The court determined that Calco's second offer was also made as a backup offer.
On appeal, the plaintiff does not appear to challenge the court's findings or conclusions regarding the civil conspiracy count.
Specifically, the plaintiff argues that the following facts supported a finding of probable cause of the defendants' intentional tortious interference: (1) the defendants entered into an agreement with Chung, LLC, to pay real estate taxes on the property and subsequently did not pay additional taxes after the first payment; (2) the defendants financed a portion of Chung, LLC's defense cost in the specific performance action regarding the property against the plaintiff; (3) the defendants purchased the first and second mortgages on the property; (4) the defendants made an offer to the town to purchase the tax liens on the property; and (5) an entity related to the defendants purchased the property at a public foreclosure auction.
Because the success of the plaintiffs civil conspiracy claim in its prejudgment remedy application depended on the success of its claim of tortious interference, and because the court found no probable cause that tortious interference occurred, the court concluded that the plaintiff failed to establish probable cause for its claim of civil conspiracy. Further, the court gave no weight to the plaintiffs argument that a letter from Calabrese to Barry, asking Barry to review the June, 2005 contract to determine if Chung had "any way out of [the contract] if he so chooses," was evidence of a conspiracy. Furthermore, the court found that there was no evidence that Senese was even aware of the property or had any interest in acquiring it when the letter was sent.

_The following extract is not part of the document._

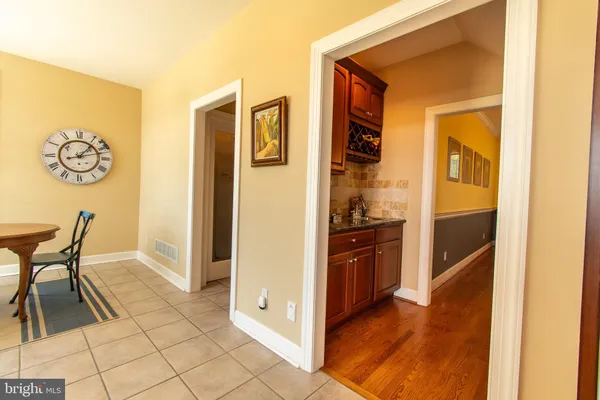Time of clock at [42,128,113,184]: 1:12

On appeal, the plaintiff does not appear to challenge the court's conclusion that there was no probable cause to support its claim of civil conspiracy, yet, simultaneously appears to rely on the existence of such a conspiracy in support of its argument that there was probable cause that a CUTPA violation occurred. We defer to the court's unchallenged conclusion that there was no probable cause to support the civil conspiracy claim, and, accordingly, in our analysis of the CUTPA claim, we disregard any part of the plaintiffs argument that presumes the existence of such a conspiracy.